General constructor.
The single argument specifies the name (with path if not in the current directory) of the text file with the structural parameters of the CMAC, such as the number of tilings and the number of tiles along each dimension for each tiling. It is assumed that the static variable State::dimensionality has been set to the appropriate value before the call to this constructor. The text file must have the following format (example for two state variables):
TilingsNumber = 3
Number of tiles along each dimension:
Tiling 0
25 25
Tiling 1
25 25
Tiling 2
25 25
The lines following Tiling n list the number of tiles along each dimension for the corresponding nth tiling.
Sets bounds on input variables.

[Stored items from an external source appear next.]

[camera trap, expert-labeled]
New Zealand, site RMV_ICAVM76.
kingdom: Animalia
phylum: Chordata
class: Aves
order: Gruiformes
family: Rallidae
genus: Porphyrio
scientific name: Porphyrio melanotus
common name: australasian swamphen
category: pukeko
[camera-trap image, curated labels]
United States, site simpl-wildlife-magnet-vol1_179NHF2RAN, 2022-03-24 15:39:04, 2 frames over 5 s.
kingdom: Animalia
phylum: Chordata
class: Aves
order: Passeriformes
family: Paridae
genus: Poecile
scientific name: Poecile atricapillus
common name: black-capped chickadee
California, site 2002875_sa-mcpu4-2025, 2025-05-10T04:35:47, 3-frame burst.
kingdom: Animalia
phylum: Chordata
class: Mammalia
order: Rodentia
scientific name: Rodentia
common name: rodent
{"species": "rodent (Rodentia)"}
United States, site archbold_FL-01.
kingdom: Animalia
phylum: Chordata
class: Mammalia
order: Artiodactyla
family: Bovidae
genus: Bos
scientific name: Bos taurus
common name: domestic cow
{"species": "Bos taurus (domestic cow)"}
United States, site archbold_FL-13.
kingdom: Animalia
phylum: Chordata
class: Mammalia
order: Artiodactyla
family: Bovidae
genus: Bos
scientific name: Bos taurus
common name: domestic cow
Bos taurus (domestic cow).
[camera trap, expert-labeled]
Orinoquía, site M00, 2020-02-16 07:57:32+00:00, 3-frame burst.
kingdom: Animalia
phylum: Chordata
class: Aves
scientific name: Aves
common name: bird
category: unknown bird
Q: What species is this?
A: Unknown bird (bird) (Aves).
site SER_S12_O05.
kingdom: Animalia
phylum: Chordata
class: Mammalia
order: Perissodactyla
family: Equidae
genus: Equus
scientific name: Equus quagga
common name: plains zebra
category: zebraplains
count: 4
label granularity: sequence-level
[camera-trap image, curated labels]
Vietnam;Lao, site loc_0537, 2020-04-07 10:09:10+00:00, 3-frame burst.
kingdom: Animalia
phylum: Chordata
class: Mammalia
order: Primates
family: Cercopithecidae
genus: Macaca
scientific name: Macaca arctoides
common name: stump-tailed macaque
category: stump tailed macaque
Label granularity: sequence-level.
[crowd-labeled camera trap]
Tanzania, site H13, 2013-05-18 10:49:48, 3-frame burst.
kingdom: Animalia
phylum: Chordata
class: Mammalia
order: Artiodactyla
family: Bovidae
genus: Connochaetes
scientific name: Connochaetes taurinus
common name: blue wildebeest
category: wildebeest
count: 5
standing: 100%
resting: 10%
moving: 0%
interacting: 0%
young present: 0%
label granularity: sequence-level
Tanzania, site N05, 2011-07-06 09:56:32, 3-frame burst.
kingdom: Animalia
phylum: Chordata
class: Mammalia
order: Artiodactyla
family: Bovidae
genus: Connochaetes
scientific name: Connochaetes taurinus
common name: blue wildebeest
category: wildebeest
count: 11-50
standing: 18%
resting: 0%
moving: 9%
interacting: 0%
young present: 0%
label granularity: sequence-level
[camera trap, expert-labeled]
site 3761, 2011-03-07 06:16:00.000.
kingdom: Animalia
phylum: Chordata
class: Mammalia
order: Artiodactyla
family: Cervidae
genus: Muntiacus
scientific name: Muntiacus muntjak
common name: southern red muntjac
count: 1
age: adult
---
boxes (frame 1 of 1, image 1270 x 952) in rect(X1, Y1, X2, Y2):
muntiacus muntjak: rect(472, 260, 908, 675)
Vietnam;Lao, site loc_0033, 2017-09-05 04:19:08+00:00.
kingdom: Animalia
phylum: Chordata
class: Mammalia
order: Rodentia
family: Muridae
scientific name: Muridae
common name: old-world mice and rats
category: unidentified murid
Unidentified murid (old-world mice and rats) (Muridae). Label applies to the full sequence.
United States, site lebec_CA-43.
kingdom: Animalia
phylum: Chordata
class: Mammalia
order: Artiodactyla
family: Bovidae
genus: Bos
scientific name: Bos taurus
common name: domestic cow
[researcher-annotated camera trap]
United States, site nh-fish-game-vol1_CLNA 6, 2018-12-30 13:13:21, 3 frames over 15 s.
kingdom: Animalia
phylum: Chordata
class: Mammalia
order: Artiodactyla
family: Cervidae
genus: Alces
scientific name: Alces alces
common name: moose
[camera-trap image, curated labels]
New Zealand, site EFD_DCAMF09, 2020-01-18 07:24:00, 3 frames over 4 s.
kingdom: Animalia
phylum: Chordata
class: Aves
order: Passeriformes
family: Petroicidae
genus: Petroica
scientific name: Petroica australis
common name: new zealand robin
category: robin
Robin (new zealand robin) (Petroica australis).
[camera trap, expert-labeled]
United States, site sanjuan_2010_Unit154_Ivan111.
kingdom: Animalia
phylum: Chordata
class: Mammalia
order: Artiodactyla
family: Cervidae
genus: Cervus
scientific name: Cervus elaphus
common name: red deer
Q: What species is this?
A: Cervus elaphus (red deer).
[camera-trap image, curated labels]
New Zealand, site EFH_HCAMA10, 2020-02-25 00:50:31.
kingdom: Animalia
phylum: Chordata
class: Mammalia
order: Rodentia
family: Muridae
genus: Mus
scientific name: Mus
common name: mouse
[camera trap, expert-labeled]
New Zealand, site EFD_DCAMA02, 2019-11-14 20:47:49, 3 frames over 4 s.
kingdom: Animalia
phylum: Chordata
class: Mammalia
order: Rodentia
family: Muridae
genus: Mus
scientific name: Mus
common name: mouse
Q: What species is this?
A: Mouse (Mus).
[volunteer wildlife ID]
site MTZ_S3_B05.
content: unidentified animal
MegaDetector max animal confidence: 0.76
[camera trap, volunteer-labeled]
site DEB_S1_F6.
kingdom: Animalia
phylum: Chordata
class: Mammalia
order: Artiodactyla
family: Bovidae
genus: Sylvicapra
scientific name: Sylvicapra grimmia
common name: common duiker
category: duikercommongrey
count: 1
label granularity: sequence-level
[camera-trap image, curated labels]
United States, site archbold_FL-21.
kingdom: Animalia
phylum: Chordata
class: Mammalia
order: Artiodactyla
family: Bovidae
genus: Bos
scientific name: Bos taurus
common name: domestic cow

Argument left is an array with lower bounds and right is array with upper bounds.
Usage: CMAC::setInputBounds(left, right)
static void deleteInputBounds()
Deallocates memory used for bounds on input variables.
Usage: CMAC::deleteInputBounds()
int getSize()
Implements the corresponding pure virtual function of the base class Approximator. Returns total number of tunable parameters in this cmac architecture.
void predict(const State& s, double& output)
Implements the corresponding pure virtual function of the base class Approximator. Predicts an output value for a given input s.
void learn(const State& s, const double target)
Implements the corresponding pure virtual function of the base class Approximator. Learns an input-output pair, where input is state s and target is passed by target argument. An appropriate update to a tunable parametr is found by gradient descent on Mean Squared Error criteria and then multiplied by the learning rate and eligibility trace of this parameter. The learnng rate is updated automatically according to the schedule specified as the argument to setLearningParameters function. By default, all eligibility traces are initiated to 1 and will stay like this if not explicitly changed by the user code by means of the appropriate functions described below. If learning algorithm with eligibility traces is desired (e.g. replacing or accumulating traces), eligibility traces have to be updated separately, with appropriate functions.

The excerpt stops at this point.